All of the data must be retyped exactly, with nothing left out.

[Collected data]
★ ★ ★ ★ ★ ★ ★

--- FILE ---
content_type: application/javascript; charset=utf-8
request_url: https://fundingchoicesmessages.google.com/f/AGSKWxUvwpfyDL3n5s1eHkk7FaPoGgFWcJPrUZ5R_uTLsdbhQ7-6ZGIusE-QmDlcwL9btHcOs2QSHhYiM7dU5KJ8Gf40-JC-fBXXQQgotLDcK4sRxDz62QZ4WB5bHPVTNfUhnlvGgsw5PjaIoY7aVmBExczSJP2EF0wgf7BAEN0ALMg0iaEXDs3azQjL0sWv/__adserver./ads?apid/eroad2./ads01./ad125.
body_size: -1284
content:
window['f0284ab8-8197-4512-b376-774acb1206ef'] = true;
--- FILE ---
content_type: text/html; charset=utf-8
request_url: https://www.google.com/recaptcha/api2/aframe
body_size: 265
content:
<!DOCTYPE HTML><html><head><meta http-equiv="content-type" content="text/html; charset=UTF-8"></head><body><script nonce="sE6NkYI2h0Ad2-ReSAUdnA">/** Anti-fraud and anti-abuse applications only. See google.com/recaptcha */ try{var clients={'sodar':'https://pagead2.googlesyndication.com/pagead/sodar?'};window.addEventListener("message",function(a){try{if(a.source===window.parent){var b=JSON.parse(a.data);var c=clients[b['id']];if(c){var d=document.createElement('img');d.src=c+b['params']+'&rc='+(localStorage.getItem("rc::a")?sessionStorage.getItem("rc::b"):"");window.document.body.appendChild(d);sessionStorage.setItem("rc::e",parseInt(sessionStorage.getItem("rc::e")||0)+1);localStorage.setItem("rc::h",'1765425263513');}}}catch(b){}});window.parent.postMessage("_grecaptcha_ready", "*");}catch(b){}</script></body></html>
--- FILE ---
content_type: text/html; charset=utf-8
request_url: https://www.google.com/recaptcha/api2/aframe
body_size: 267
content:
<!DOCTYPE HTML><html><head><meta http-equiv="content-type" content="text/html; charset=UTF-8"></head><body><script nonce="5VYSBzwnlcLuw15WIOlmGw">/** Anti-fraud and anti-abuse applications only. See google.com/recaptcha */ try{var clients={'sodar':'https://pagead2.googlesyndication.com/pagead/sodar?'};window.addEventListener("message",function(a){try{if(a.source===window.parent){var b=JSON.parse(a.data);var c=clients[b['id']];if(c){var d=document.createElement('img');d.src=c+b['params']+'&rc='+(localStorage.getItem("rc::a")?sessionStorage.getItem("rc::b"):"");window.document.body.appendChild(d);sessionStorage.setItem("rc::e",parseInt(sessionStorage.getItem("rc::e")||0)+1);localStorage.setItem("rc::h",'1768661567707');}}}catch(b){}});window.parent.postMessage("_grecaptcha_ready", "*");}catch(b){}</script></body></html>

★ ★ ★ ★ ★ ★ ★

| SOLUTION |
--- FILE ---
content_type: application/javascript; charset=utf-8
request_url: https://fundingchoicesmessages.google.com/f/AGSKWxUvwpfyDL3n5s1eHkk7FaPoGgFWcJPrUZ5R_uTLsdbhQ7-6ZGIusE-QmDlcwL9btHcOs2QSHhYiM7dU5KJ8Gf40-JC-fBXXQQgotLDcK4sRxDz62QZ4WB5bHPVTNfUhnlvGgsw5PjaIoY7aVmBExczSJP2EF0wgf7BAEN0ALMg0iaEXDs3azQjL0sWv/__adserver./ads?apid/eroad2./ads01./ad125.
body_size: -1284
content:
window['f0284ab8-8197-4512-b376-774acb1206ef'] = true;
--- FILE ---
content_type: text/html; charset=utf-8
request_url: https://www.google.com/recaptcha/api2/aframe
body_size: 265
content:
<!DOCTYPE HTML><html><head><meta http-equiv="content-type" content="text/html; charset=UTF-8"></head><body><script nonce="sE6NkYI2h0Ad2-ReSAUdnA">/** Anti-fraud and anti-abuse applications only. See google.com/recaptcha */ try{var clients={'sodar':'https://pagead2.googlesyndication.com/pagead/sodar?'};window.addEventListener("message",function(a){try{if(a.source===window.parent){var b=JSON.parse(a.data);var c=clients[b['id']];if(c){var d=document.createElement('img');d.src=c+b['params']+'&rc='+(localStorage.getItem("rc::a")?sessionStorage.getItem("rc::b"):"");window.document.body.appendChild(d);sessionStorage.setItem("rc::e",parseInt(sessionStorage.getItem("rc::e")||0)+1);localStorage.setItem("rc::h",'1765425263513');}}}catch(b){}});window.parent.postMessage("_grecaptcha_ready", "*");}catch(b){}</script></body></html>
--- FILE ---
content_type: text/html; charset=utf-8
request_url: https://www.google.com/recaptcha/api2/aframe
body_size: 267
content:
<!DOCTYPE HTML><html><head><meta http-equiv="content-type" content="text/html; charset=UTF-8"></head><body><script nonce="5VYSBzwnlcLuw15WIOlmGw">/** Anti-fraud and anti-abuse applications only. See google.com/recaptcha */ try{var clients={'sodar':'https://pagead2.googlesyndication.com/pagead/sodar?'};window.addEventListener("message",function(a){try{if(a.source===window.parent){var b=JSON.parse(a.data);var c=clients[b['id']];if(c){var d=document.createElement('img');d.src=c+b['params']+'&rc='+(localStorage.getItem("rc::a")?sessionStorage.getItem("rc::b"):"");window.document.body.appendChild(d);sessionStorage.setItem("rc::e",parseInt(sessionStorage.getItem("rc::e")||0)+1);localStorage.setItem("rc::h",'1768661567707');}}}catch(b){}});window.parent.postMessage("_grecaptcha_ready", "*");}catch(b){}</script></body></html>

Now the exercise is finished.